Hastings told NBC News that McChrystal and his aides were drinking “the whole way” on the bus trip to Berlin.

“They let loose,” Hastings told the network. “I don’t blame them. They have a hard job.”

Hastings has familiarity with the top echelons of the U.S. military from reporting on the wars in Iraq and Afghanistan during recent years.

On Tuesday, Hastings said McChrystal and his team were thoroughly aware that the reporter in their midst was using their quotes.

“There were no ground rules given to me. I had a tape recorder and notepad out the entire time,” he told CNN by telephone from the Afghan city of Kandahar. “I think it was all very clear that it was on the record.”
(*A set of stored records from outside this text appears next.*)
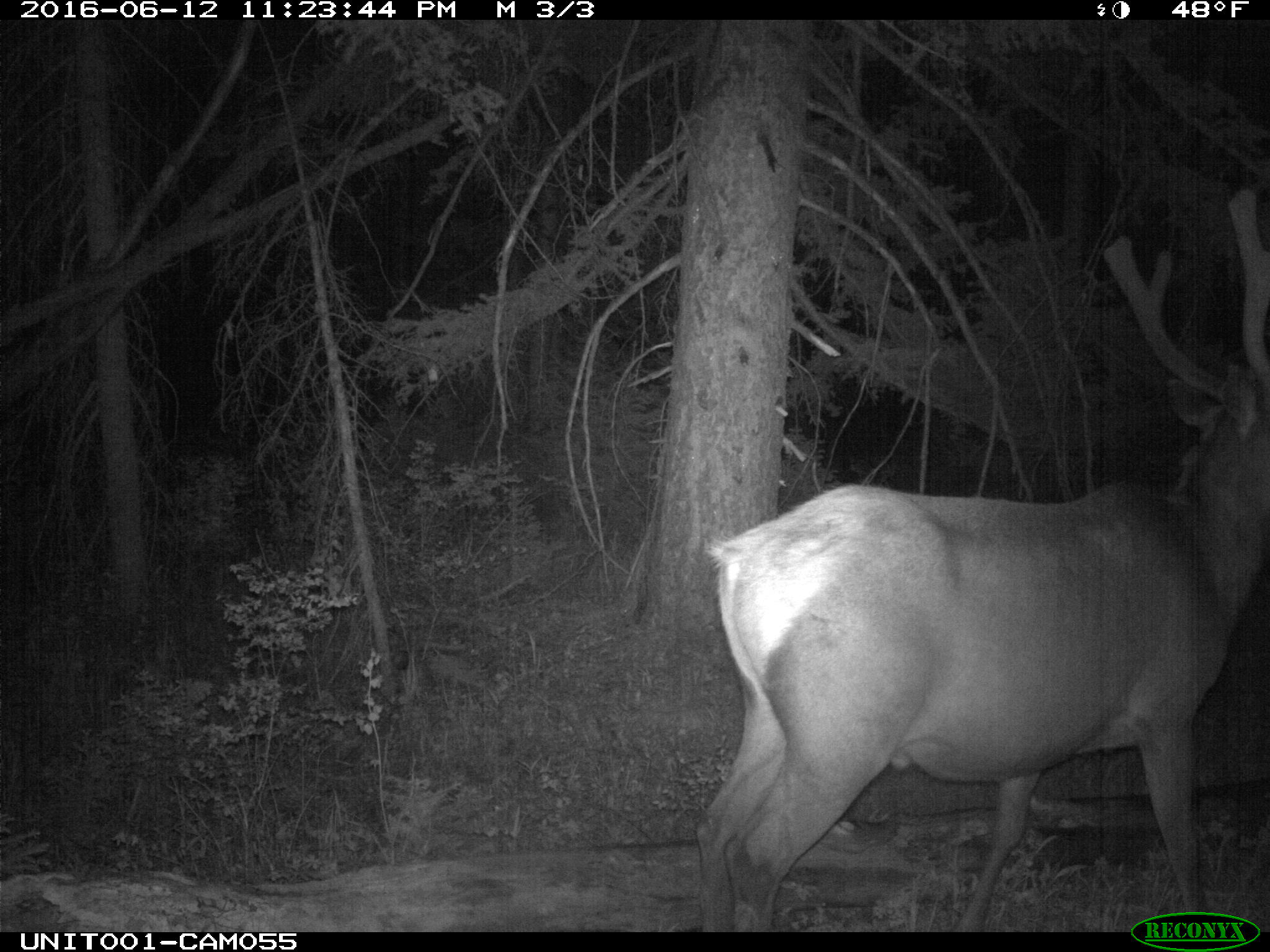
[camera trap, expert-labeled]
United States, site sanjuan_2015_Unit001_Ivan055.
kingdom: Animalia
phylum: Chordata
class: Mammalia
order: Artiodactyla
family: Cervidae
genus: Cervus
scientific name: Cervus elaphus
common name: red deer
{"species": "Cervus elaphus (red deer)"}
Hastings told ABC he attributed the shock statements to “a natural kind of recklessness that Gen. McChrystal has, which has been with him through his entire career, as I understand it.”

Bates said no one asked them to pull the article, which he said was checked thoroughly by McChrystal’s team, and he suggested its impact would be significant.

“These comments show a deep division, a war within the administration over the war itself and the strategy,” he said.

“That war has been going on since the beginning over the troop escalation and continues very clearly between the military side and the diplomatic side, and it’s very hard to see how we can win a war when we’re divided ourselves.”

Obama named McChrystal as commander in May 2009 to bring a fresh approach to the struggling Afghan campaign, but Hastings said the relationship “has been strained from the beginning.”

“I think the frustration is that the President really believes in the mission in Afghanistan. That, I think, is at the root of the problem,” he told NBC.